L'immense retard économique de la Russie a été aggravé par l'impact de la guerre civile et des assauts impérialistes. En 1921, la Commission extraordinaire pour la liquidation de l'analphabétisme a publié une brochure décrivant les cours d'alphabétisation à court terme, qui comprenait un chapitre intitulé «Comment se débrouiller sans papier, crayons ou stylos». [27]

La pauvreté et les pénuries ont particulièrement affecté le développement du système scolaire soviétique pendant cette période. Un éducateur américain qui a visité l'URSS en 1925 a décrit la situation:

«Il serait difficile de trouver un équipement moins bon que celui de nombreuses institutions soviétiques. Les bâtiments sont vieux. Les bancs sont usés. Les tableaux noirs et les livres font défaut. Les enseignants et autres travailleurs de l'éducation sont mal payés – parfois, pendant des mois, sans rémunération. Seule environ la moitié des enfants d'âge scolaire en Union soviétique peut être hébergée dans les écoles. Lunacharsky, commissaire du peuple à l'éducation, estime que l'Union manque désormais de 25.000 enseignants. Même s'ils avaient ces professeurs, ils n'auraient pas de salles où les mettre. Il n'y a probablement pas de grand pays en Europe où les conditions d'éducation sont physiquement pires qu'en Union soviétique.» [28]

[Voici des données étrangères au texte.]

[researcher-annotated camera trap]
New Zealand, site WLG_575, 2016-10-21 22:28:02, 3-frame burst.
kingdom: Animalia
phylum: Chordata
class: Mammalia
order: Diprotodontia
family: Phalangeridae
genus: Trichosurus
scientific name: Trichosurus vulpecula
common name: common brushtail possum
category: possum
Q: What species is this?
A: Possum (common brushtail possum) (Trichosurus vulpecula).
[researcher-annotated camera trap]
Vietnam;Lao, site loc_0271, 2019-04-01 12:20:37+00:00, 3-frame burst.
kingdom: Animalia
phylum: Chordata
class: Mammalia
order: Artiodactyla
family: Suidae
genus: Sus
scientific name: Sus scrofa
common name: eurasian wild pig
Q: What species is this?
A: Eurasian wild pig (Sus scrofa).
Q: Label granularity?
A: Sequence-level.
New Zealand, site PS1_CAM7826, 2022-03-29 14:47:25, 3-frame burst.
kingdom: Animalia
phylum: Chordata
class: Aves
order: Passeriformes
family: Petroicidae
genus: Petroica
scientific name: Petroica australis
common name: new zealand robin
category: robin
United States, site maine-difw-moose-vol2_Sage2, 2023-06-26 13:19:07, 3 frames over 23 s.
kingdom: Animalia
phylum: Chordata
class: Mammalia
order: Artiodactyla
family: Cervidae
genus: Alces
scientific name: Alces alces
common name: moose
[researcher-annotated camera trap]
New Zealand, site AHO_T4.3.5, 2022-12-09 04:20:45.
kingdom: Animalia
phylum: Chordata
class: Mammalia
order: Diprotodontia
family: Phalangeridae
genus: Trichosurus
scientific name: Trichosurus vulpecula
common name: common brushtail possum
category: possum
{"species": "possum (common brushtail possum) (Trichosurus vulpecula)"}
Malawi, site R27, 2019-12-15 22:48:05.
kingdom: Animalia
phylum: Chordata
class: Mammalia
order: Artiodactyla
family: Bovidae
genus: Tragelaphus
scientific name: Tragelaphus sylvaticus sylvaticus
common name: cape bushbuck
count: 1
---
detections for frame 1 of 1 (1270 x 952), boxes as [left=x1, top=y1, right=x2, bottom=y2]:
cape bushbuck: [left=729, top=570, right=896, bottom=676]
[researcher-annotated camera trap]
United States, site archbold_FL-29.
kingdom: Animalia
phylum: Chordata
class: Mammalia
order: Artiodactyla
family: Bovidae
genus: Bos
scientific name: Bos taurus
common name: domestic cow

Malgré ces immenses défis, l’Union soviétique des débuts a développé les approches les plus innovantes et les plus progressistes du monde en matière d'enseignement et d'apprentissage.

La loi sur l'éducation d'octobre 1918 a aboli l'ancien système administratif d'éducation dominé par l'Église qui était destiné à l'élite tsariste et a avancé le principe d'une éducation laïque librement accessible du primaire au supérieur, développée comme une «école du travail unie». Un historien a expliqué que cette loi reflétait un consensus au sein du Commissariat à l'éducation pour «un système scolaire présentant les caractéristiques suivantes: un seul type d'école, l’école du travail unie, dispensant neuf ans d'enseignement polytechnique ainsi que des chaussures, des vêtements, des vêtements chauds, procurant petits déjeuners, soins médicaux et matériel scolaire gratuits pour tous les enfants, sans distinction de sexe ou d'origine sociale; peu ou pas de devoirs; pas de manuels standard, d'examens de promotion ou d'obtention du diplôme ou de notes; exercices socialement utiles dans le cadre du programme scolaire standard (entretien des parcs publics, campagnes contre divers maux de l'analphabétisme, à la religion et à l'alcool); l'étude et la pratique du travail par la modélisation dans les années antérieures au travail dans un magasin scolaire ou dans un champ dans les années ultérieures, peut-être même un stage dans une usine pour les élèves du deuxième cycle; et l'autonomie gouvernementale pour enseigner à l'école dans laquelle le public, les parents et les élèves joueraient un rôle vital.» [29]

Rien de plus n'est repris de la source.